> **Problem description**
Do the following statements agree with the Hanover Street text below? Give yes or no for each, and quote the words from the text that decide it.
(a) The house bought by the Bank of England was built by the engineer who constructed the old dock.
(b) The house had been demolished by the time the text was written.
(c) Mr. Sadler's balloon landed safely on the Welsh coast.

* START Source *

Bygone Liverpool, Plate 91.. “From a drawing by W. G. Herdman, in the Liverpool Free Public Library.” Source: Muir's
Text accompanying the engraving
In the year 1827 the Bank of England decided to open a branch in Liverpool, and purchased for the purpose the house built between the year 1730-1740 by Thomas Steers, the engineer who constructed the old dock. This house was fronted with a stone of excellent design, and was the first large stone-fronted dwelling-house erected in Liverpool. In 1769 it was occupied by Thomas Seel, a large property owner, whose name survives in Seel Street, and its beautiful extensive garden reached almost to Colquitt Street. The house is still standing, and is occupied by Messrs. Evans Sons, Lescher and Webb, Ltd., who bought it from the Bank of England when the branch was removed to the new building prepared for it in Castle Street. It is shown as the second house in the picture, which is a view of the south-east side of Hanover Street from Seel Street to Bold Street. At the period the house was built Hanover Street was a fashionable locality. Mr. Parr's house, to which was attached a beautiful garden, was at the corner of College Lane, and there were other fine houses in the close neighbourhood. Mr. Sadler also resided in Hanover Street, his bathing establishment being much resorted to. He attracted a great deal of attention by his interest in aeronautics, and attempted to cross the Irish Channel, ascending in Dublin for that purpose; but his balloon fell into the sea when off the Welsh coast, and he was saved with great difficulty by a fishing-boat.

* END Source *
* START Extracted information *

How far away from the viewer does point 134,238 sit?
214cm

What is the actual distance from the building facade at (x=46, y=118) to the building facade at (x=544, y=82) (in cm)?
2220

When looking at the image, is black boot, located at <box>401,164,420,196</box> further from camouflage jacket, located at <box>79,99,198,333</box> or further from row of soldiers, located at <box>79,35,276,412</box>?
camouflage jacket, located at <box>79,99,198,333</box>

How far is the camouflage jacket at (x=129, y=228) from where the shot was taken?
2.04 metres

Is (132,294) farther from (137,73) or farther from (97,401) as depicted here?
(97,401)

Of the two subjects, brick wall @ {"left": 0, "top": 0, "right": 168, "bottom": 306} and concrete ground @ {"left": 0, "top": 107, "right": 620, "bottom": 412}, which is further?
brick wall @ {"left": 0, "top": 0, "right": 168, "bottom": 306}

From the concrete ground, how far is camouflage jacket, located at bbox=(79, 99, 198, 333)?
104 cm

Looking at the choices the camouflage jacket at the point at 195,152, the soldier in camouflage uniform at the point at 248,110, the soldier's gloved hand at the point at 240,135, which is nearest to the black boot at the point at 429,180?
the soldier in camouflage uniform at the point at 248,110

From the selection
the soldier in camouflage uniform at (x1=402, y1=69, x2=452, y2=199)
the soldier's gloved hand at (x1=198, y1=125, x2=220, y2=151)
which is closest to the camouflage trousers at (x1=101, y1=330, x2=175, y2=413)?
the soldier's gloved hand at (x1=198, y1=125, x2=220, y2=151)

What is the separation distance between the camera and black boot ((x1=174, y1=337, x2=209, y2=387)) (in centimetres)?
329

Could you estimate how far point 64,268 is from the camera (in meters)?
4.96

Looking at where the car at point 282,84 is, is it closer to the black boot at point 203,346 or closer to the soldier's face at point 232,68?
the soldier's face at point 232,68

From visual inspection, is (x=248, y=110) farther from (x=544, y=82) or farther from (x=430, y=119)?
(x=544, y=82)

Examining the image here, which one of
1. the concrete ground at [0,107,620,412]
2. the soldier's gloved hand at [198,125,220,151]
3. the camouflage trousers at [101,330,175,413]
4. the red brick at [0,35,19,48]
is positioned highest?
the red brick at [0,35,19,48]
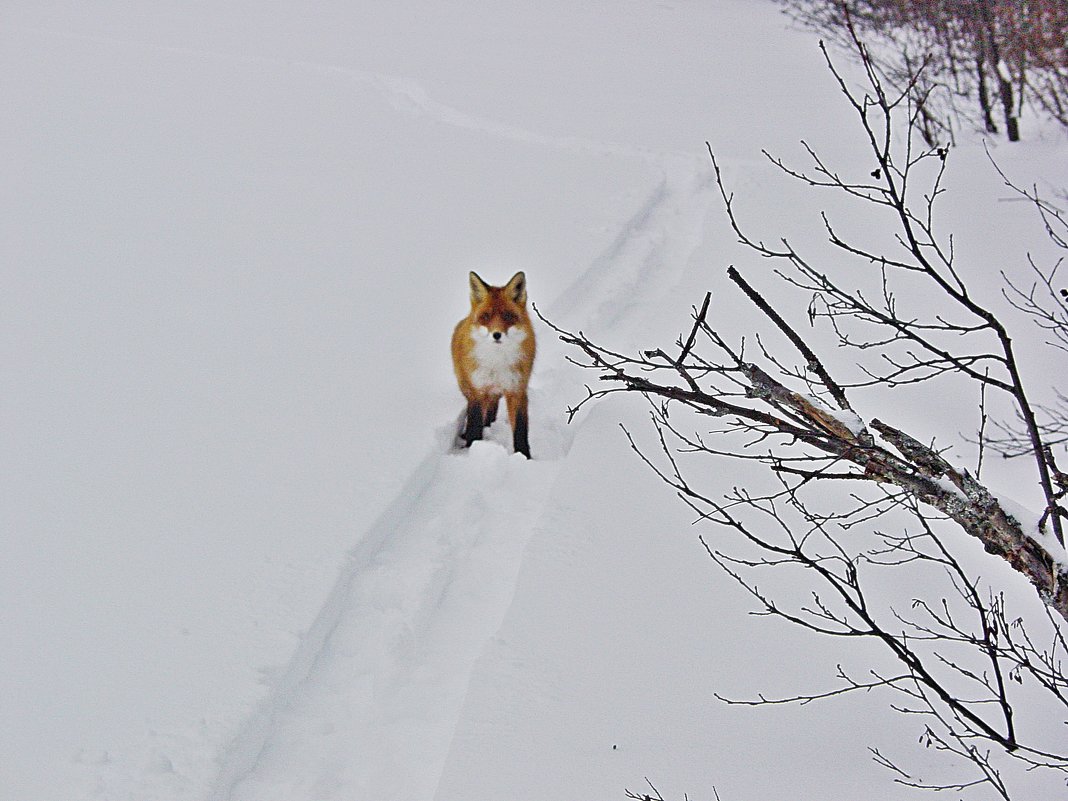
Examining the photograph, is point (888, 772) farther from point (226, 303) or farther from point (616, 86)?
point (616, 86)

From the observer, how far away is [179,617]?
4.16 m

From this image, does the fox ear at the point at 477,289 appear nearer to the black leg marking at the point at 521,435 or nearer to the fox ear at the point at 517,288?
the fox ear at the point at 517,288

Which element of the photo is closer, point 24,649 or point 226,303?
point 24,649

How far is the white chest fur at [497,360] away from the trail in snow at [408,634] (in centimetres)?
40

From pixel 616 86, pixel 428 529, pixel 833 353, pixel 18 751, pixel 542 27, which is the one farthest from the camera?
pixel 542 27

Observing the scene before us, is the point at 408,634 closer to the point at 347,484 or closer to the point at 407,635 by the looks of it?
the point at 407,635

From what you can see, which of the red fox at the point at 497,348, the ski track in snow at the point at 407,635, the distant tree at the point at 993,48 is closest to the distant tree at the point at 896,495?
the red fox at the point at 497,348

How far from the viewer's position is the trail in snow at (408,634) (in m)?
3.69

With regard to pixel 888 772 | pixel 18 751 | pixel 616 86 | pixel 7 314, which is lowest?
pixel 18 751

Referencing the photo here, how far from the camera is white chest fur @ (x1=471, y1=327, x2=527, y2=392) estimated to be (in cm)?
556

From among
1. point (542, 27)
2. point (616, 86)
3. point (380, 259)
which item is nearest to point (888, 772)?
point (380, 259)

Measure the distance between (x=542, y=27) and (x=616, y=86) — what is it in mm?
4466

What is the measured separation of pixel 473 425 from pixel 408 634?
66.9 inches

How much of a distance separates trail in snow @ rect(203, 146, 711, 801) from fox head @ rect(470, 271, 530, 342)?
661 mm
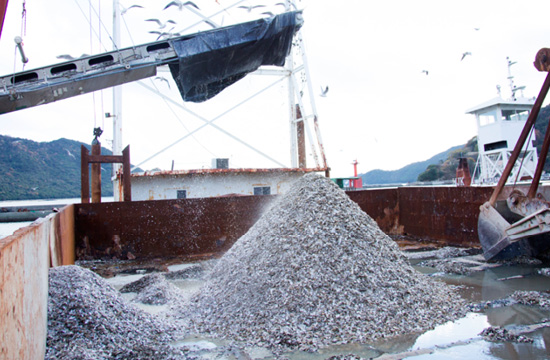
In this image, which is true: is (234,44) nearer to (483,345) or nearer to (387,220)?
(387,220)

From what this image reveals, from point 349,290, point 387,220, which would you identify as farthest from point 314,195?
point 387,220

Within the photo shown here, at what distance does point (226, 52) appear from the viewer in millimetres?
7039

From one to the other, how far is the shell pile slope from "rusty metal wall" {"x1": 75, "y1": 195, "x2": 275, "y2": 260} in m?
2.53

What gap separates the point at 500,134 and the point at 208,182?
1683 cm

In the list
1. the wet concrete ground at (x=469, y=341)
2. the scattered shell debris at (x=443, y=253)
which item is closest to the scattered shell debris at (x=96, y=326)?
the wet concrete ground at (x=469, y=341)

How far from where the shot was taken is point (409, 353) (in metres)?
2.82

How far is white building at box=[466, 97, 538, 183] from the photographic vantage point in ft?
66.3

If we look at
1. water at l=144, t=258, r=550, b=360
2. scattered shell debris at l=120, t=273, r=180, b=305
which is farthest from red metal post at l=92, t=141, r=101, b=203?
water at l=144, t=258, r=550, b=360

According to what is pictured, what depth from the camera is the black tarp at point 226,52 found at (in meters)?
6.88

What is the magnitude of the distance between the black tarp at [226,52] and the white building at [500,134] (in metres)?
17.0

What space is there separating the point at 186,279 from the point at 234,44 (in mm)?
4275

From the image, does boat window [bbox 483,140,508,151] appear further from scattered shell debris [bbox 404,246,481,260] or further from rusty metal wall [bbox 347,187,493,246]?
scattered shell debris [bbox 404,246,481,260]

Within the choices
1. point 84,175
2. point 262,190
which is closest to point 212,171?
point 262,190

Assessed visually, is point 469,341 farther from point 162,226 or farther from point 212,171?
point 212,171
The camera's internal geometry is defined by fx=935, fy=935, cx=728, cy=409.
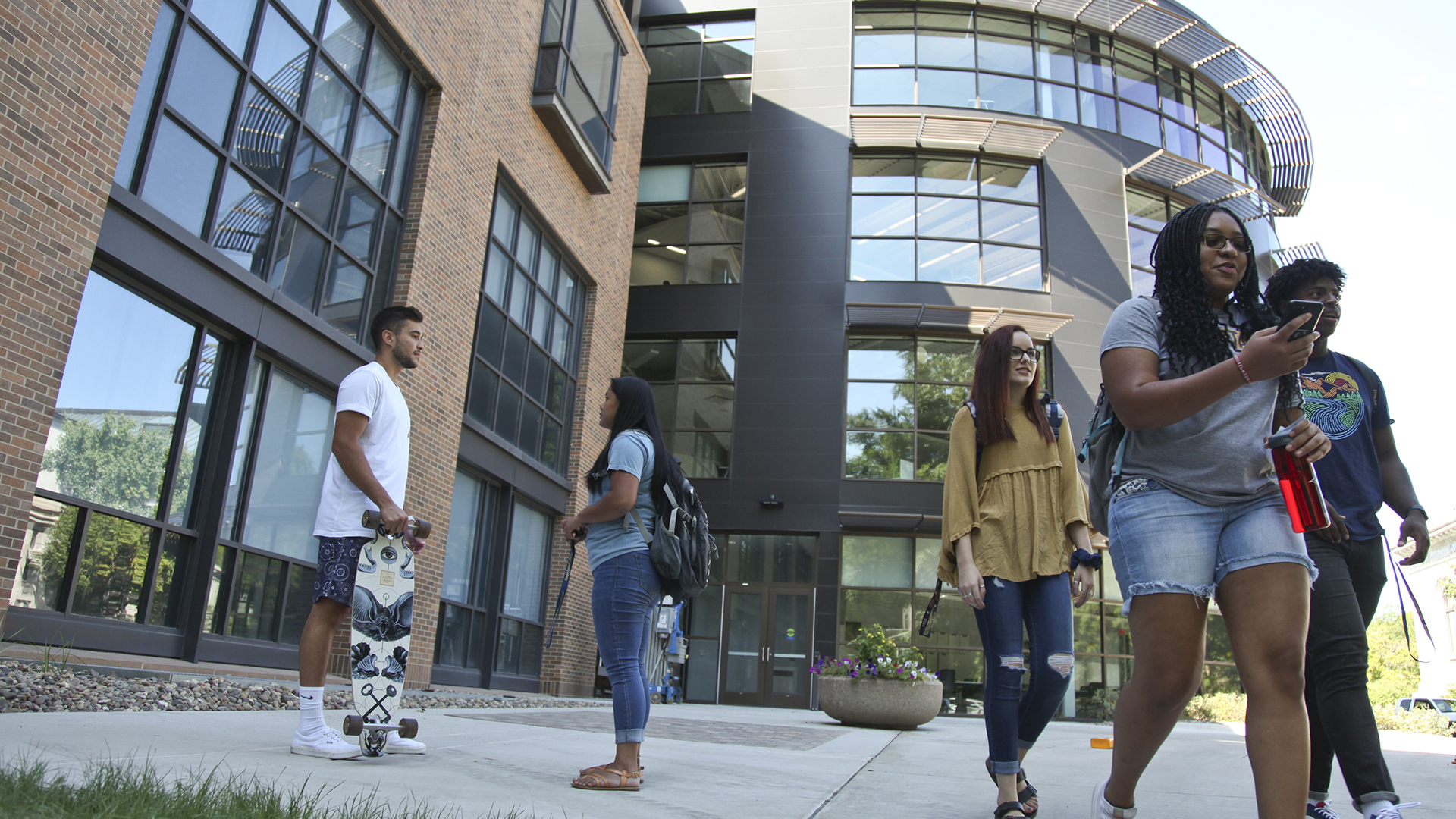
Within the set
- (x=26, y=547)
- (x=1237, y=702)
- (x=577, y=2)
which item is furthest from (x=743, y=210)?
(x=26, y=547)

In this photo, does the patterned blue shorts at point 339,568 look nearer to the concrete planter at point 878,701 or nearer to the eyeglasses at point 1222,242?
the eyeglasses at point 1222,242

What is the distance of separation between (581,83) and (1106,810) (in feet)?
45.4

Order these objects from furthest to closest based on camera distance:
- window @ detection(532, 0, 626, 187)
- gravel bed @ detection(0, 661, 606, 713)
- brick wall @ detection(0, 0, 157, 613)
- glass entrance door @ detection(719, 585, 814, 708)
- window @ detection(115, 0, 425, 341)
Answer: glass entrance door @ detection(719, 585, 814, 708)
window @ detection(532, 0, 626, 187)
window @ detection(115, 0, 425, 341)
brick wall @ detection(0, 0, 157, 613)
gravel bed @ detection(0, 661, 606, 713)

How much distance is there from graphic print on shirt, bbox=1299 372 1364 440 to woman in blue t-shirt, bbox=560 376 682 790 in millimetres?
2506

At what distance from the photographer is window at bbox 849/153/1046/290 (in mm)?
19891

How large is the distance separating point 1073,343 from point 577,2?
1176 centimetres

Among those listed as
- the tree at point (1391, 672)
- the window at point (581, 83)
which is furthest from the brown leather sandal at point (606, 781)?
the tree at point (1391, 672)

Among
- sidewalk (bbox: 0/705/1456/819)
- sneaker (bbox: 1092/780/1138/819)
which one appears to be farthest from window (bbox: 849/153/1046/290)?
sneaker (bbox: 1092/780/1138/819)

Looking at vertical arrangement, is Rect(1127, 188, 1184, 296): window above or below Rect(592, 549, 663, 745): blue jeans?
above

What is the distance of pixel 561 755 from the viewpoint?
446 centimetres

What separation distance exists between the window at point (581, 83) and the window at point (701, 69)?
486 centimetres

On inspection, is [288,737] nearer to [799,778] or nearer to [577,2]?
[799,778]

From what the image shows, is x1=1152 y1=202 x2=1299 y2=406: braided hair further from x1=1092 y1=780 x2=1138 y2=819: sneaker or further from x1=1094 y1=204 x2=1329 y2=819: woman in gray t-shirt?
x1=1092 y1=780 x2=1138 y2=819: sneaker

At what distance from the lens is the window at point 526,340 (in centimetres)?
1252
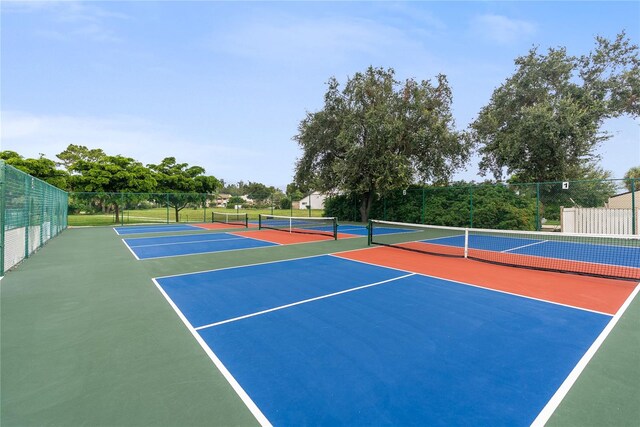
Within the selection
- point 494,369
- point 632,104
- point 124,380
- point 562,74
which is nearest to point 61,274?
point 124,380

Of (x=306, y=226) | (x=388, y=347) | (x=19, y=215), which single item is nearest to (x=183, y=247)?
(x=19, y=215)

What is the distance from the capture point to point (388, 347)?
150 inches

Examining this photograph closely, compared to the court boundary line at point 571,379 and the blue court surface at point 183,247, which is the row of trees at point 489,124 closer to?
the blue court surface at point 183,247

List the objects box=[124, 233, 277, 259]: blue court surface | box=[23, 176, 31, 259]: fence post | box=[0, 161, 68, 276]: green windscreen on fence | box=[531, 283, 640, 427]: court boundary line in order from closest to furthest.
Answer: box=[531, 283, 640, 427]: court boundary line
box=[0, 161, 68, 276]: green windscreen on fence
box=[23, 176, 31, 259]: fence post
box=[124, 233, 277, 259]: blue court surface

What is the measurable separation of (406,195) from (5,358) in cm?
2300

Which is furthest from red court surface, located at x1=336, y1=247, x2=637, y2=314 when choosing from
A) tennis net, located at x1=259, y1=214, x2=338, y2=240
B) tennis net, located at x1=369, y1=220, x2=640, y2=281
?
tennis net, located at x1=259, y1=214, x2=338, y2=240

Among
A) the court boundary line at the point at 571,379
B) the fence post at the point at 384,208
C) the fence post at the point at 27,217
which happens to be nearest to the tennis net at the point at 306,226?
the fence post at the point at 384,208

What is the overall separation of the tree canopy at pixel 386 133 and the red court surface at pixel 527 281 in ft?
39.4

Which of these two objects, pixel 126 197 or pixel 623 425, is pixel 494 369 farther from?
pixel 126 197

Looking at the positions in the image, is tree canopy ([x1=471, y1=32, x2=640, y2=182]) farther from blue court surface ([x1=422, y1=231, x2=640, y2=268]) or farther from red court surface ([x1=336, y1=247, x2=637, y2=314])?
red court surface ([x1=336, y1=247, x2=637, y2=314])

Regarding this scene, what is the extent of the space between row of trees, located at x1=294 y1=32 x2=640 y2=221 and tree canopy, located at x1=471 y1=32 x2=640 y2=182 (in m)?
0.06

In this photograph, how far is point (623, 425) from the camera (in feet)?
8.14

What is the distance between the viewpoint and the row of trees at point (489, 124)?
20312 mm

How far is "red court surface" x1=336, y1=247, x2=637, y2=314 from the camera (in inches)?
224
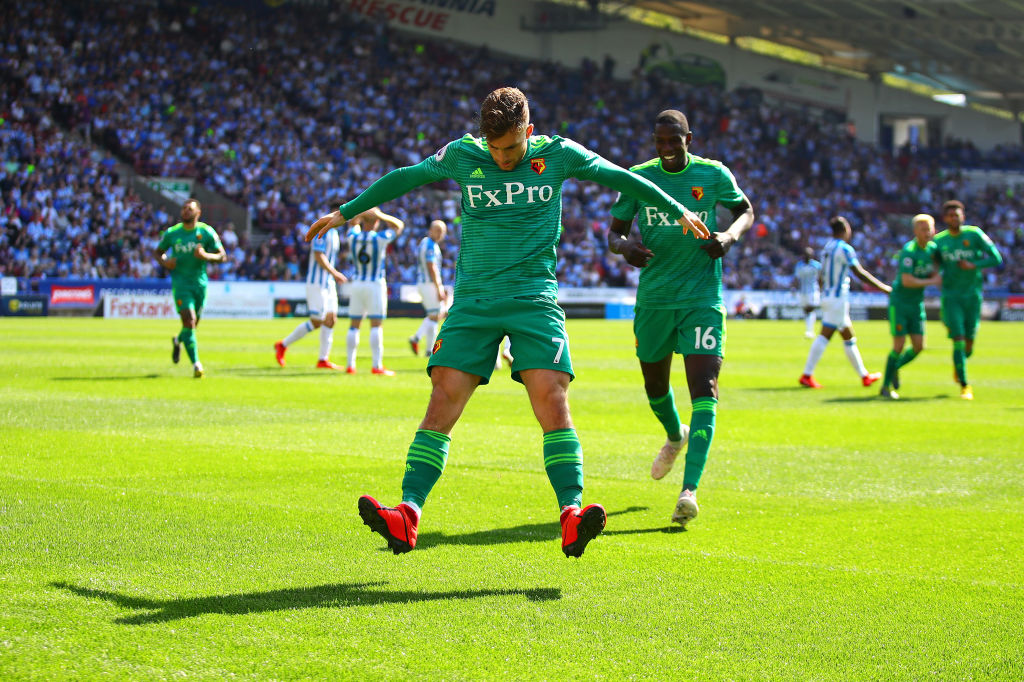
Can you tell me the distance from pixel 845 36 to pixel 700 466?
53.1 m

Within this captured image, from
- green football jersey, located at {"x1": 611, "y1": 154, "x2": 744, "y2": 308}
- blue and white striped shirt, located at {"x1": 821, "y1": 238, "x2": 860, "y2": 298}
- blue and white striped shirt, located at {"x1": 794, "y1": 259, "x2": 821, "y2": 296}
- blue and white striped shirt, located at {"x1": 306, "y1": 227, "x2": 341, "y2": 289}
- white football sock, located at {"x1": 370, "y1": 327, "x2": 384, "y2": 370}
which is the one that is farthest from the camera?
blue and white striped shirt, located at {"x1": 794, "y1": 259, "x2": 821, "y2": 296}

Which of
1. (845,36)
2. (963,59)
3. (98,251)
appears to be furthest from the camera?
(963,59)

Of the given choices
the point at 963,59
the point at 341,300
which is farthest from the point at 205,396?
the point at 963,59

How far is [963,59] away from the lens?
2391 inches

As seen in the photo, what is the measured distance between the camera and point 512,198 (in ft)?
17.5

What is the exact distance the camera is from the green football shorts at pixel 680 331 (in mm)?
6996

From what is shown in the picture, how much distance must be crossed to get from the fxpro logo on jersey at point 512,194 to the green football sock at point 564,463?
3.55 ft

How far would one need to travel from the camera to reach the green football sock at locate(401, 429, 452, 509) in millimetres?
5168

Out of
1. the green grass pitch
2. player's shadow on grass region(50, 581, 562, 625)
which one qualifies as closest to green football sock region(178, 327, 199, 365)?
the green grass pitch

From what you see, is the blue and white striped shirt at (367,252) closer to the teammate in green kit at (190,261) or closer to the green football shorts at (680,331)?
the teammate in green kit at (190,261)

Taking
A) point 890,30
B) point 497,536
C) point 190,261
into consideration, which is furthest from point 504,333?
point 890,30

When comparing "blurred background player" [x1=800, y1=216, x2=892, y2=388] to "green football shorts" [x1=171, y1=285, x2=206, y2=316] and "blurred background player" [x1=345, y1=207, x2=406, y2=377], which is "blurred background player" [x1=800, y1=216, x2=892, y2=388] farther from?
"green football shorts" [x1=171, y1=285, x2=206, y2=316]

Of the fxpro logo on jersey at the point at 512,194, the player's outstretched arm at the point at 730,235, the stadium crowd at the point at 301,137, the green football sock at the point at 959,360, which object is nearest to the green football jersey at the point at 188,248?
the player's outstretched arm at the point at 730,235

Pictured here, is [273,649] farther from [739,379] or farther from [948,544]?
[739,379]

* END Extracted information *

> **Answer**
(a) Yes: "built between the year 1730-1740 by Thomas Steers, the engineer who constructed the old dock"
(b) No: "The house is still standing"
(c) No: "his balloon fell into the sea when off the Welsh coast"